President Donald Trump's late-2017 tax cuts showered U.S. corporations with a cash windfall, and many CEOs opted to use that cash to buy back a record amount of their own stock, a financial-engineering tactic that's commonly used as a quick way to juice earnings per share. 

But according to a report Monday from analysts at Bank of America, the efforts were also fueled by debt: Companies borrowed money by taking out loans or selling bonds, and then used the fresh capital to pay for the stock buybacks.

And now, the debt has to be repaid implying that stock-market investors might not see similar earnings-per-share gains this year, despite a year-to-date rally of 16% in the S&P 500.

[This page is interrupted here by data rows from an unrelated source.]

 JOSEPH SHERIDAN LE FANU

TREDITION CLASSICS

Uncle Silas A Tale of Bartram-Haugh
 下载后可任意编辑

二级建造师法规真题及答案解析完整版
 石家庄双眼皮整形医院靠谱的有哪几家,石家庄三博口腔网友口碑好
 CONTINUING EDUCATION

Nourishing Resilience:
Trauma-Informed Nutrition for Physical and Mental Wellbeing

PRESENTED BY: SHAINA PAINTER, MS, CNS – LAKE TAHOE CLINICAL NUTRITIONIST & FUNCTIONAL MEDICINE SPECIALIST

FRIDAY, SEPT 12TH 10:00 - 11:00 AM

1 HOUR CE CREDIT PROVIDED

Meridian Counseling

Over the past five years, U.S. companies have bought back $2.7 trillion of their own shares and paid out $3.3 trillion in dividends, but they've taken on $2.5 trillion of additional debt, the bank's analysts wrote. 

And the tactic has helped: Some 30% of average growth in earnings per share has come from stock buybacks. 

"Buybacks have been seen as the savior of a lackluster profits cycle," according to the analysts. 

But turmoil in corporate bond markets in late 2018 provided a "wake-up call" that is now prompting some CEOs to rethink the strategy, according to Bank of America, if they want to avoid having their bond ratings cut to junk grade by credit-analysis firms like Standard & Poor's and Moody's Investors Service, and then face unpleasant headlines along with the likelihood of higher interest costs in the future. 

"Today, the game has changed," according to the bank. "Three times as many investors want companies to pay down debt than to buy back stocks."

Average earnings per share for the S&P 500 will increase by just 7% in 2020, following an anemic growth rate of 4% this year, the Bank of America analysts predict.

Last year's record $806 billion of S&P 500 stock buybacks helped juice average earnings per share by an estimated 21%.   

For stock investors, there's now a growing risk that companies might start using their cash to pay down debt -- and possibly even issuing new shares to cover the cost.

"After years of transferring value from bondholders to shareholders, companies may now be forced to instead defend their balance sheets at the expense of shareholders," the analysts wrote.